TEXT SECTION:
Home » News » Q&A with Bex Lynam, Yorkshire Wildlife Trust

All words by Sophia Nicolov. This post is part of the Charismatic Encounters research project. Header photo by Stuart Baines/Scarborough Porpoise.

I interviewed Bex Lynam, Marine Advocacy Manager for the North Sea Wildlife Trusts, about cetaceans off Yorkshire. Based with Yorkshire Wildlife Trust (YWT), the role covers 11 ‘North Sea’ Trusts and focuses on the implementation of marine conservation measures.

Bex explains that, while there has been progress in the creation of marine protected areas in the last 15 years, there is still little protection for species generally, including mobile species like cetaceans. YWT’s primary objective for cetaceans is data collection and, since 2019, it has partnered with Sea Watch Foundation conducting citizen science surveys to record sightings of species, including minke whales and bottlenose dolphins. The aim is to collect a long-term data set to establish a robust baseline so that changes in populations, distribution and behaviours can be detected and understood. This includes questions about bottlenose dolphins from Scotland’s Moray Firth spending more time off Yorkshire in recent years…

Can you tell me more about the monitoring of cetaceans off Yorkshire?

EXERCISE DATA:
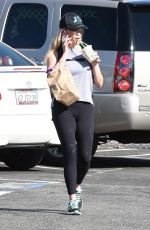 REESE WITHERSPOON Leaves a Gym in Brentwood 03/23/2017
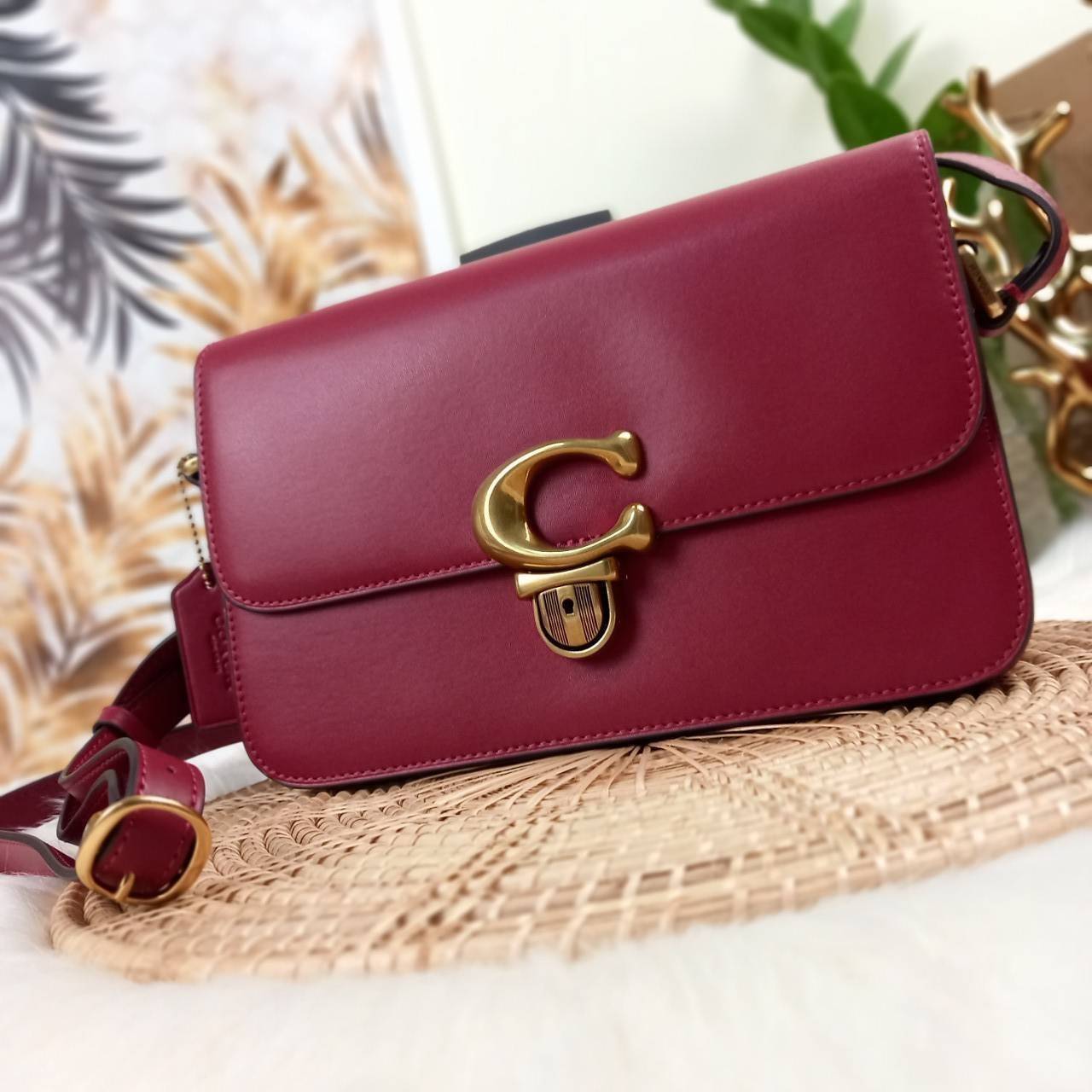 สวยละมุนตาละมุนใจม๊ากก!!🌺🌈 //>>COACH STUDIO GLOVETANNED LEATHER SHOULDER BAG (C6641)🌺ห้ามพลาดเด็ดขาด!! สวยละมุน เรียบหรู ดูแพงสุดๆ!! //กระเป๋าถือ กระเป๋าสะพาย ดีไซน์เนี้ยบ! เฉียบมาก!// วัสดุหนังแท้ หนังเรียบเต็มใบ อยู่ทรง สวย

TASK REQUIREMENTS:
1 - Type out the part of the passage on cetaceans off Yorkshire that opens with the words containing "Bex explains that, while" and closes with "cetaceans off Yorkshire?".
2 - Answer these questions from the passage on cetaceans off Yorkshire:
(a) How many "North Sea" Trusts does the Marine Advocacy Manager role cover?
(b) Since what year has Yorkshire Wildlife Trust partnered with Sea Watch Foundation?
(c) Who is credited with the header photo?

SOLUTIONS IN ORDER:
1 -
Bex explains that, while there has been progress in the creation of marine protected areas in the last 15 years, there is still little protection for species generally, including mobile species like cetaceans. YWT’s primary objective for cetaceans is data collection and, since 2019, it has partnered with Sea Watch Foundation conducting citizen science surveys to record sightings of species, including minke whales and bottlenose dolphins. The aim is to collect a long-term data set to establish a robust baseline so that changes in populations, distribution and behaviours can be detected and understood. This includes questions about bottlenose dolphins from Scotland’s Moray Firth spending more time off Yorkshire in recent years…

Can you tell me more about the monitoring of cetaceans off Yorkshire?

2 -
(a) 11
(b) 2019
(c) Stuart Baines/Scarborough Porpoise